START Records for the exercise
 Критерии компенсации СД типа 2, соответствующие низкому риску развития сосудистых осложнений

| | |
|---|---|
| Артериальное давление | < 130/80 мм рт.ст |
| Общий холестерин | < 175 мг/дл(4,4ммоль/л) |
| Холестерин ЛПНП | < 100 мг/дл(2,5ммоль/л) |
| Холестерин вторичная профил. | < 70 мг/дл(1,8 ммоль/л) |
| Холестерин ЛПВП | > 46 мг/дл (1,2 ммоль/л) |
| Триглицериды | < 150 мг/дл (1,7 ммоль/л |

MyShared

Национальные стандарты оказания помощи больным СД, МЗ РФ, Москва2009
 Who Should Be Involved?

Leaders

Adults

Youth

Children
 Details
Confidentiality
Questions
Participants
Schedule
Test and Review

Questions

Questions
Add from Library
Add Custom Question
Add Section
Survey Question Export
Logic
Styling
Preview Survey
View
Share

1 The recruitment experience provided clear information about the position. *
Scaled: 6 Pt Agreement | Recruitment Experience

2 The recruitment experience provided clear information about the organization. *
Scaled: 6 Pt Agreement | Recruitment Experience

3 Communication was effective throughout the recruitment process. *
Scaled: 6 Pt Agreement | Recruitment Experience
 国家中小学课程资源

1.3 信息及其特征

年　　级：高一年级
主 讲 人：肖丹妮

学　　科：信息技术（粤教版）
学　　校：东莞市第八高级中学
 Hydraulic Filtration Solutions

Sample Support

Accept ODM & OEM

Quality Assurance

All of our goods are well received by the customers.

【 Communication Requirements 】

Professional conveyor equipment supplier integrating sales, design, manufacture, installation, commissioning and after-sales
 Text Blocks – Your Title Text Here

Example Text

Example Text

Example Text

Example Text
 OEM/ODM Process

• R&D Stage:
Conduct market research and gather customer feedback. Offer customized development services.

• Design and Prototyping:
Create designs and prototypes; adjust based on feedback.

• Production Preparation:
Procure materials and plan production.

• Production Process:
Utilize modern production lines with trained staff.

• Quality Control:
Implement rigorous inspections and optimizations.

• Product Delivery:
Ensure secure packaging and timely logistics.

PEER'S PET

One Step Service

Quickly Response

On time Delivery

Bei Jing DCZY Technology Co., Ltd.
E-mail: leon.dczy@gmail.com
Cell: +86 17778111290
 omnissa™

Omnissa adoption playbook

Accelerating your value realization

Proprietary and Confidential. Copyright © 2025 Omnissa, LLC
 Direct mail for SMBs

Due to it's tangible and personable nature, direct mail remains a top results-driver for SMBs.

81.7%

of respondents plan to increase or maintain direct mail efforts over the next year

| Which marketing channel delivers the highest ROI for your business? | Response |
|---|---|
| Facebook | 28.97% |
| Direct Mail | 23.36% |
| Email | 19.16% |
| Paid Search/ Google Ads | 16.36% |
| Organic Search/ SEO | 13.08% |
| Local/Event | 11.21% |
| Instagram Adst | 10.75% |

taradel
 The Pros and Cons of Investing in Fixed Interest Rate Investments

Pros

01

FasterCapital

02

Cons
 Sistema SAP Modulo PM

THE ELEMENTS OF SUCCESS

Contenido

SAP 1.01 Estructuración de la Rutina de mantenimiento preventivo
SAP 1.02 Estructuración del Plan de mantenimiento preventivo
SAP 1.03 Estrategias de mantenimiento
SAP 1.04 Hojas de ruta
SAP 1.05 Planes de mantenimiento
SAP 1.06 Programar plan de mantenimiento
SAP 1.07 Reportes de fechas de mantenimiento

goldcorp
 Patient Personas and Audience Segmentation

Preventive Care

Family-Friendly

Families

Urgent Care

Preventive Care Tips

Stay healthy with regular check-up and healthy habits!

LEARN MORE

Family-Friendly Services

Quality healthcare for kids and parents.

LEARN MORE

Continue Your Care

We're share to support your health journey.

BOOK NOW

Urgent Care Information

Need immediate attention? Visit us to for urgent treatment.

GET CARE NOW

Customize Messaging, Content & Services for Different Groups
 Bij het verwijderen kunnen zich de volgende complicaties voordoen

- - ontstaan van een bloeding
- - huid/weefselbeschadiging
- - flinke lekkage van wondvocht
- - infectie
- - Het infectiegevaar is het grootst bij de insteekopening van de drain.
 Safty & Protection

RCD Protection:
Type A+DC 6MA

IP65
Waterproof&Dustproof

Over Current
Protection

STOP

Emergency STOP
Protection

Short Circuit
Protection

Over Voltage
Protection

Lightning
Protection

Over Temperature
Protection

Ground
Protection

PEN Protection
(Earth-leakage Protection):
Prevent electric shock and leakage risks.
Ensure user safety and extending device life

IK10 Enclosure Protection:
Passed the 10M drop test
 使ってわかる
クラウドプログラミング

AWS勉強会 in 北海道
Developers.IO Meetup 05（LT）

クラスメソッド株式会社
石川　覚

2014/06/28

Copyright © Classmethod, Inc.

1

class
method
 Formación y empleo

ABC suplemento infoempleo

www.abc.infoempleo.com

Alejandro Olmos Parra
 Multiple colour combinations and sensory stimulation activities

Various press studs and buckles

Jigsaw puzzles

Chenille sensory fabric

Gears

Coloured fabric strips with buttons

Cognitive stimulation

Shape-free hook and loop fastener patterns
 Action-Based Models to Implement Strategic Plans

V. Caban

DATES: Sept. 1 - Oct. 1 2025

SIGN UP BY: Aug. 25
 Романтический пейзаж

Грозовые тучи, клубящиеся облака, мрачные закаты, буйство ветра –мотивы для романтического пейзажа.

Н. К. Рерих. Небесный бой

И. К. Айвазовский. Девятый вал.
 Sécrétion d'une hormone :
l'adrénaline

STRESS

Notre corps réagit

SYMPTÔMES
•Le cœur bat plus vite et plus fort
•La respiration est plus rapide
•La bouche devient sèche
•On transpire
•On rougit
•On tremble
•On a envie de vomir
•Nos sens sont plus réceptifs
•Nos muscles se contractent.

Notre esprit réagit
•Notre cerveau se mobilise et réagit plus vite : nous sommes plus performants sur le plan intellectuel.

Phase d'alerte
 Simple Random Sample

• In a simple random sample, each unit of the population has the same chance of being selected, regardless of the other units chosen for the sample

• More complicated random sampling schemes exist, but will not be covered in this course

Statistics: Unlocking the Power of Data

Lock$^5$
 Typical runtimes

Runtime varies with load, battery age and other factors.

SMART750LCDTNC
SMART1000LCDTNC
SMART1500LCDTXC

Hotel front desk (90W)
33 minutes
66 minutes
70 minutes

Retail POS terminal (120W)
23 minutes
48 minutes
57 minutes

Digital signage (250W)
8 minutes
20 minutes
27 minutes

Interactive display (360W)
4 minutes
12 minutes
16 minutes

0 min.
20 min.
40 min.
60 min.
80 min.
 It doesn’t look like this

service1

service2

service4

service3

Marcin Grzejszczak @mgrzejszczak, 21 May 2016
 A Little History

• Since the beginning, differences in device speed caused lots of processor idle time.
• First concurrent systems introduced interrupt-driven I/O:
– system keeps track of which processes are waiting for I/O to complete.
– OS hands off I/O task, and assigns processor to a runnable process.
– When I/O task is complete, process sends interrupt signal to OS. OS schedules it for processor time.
END Records for the exercise
▶ [About this task] The lines to return are those in the records above that hold the word "Survey".

▶ [Your response]
Survey Question Export
Preview Survey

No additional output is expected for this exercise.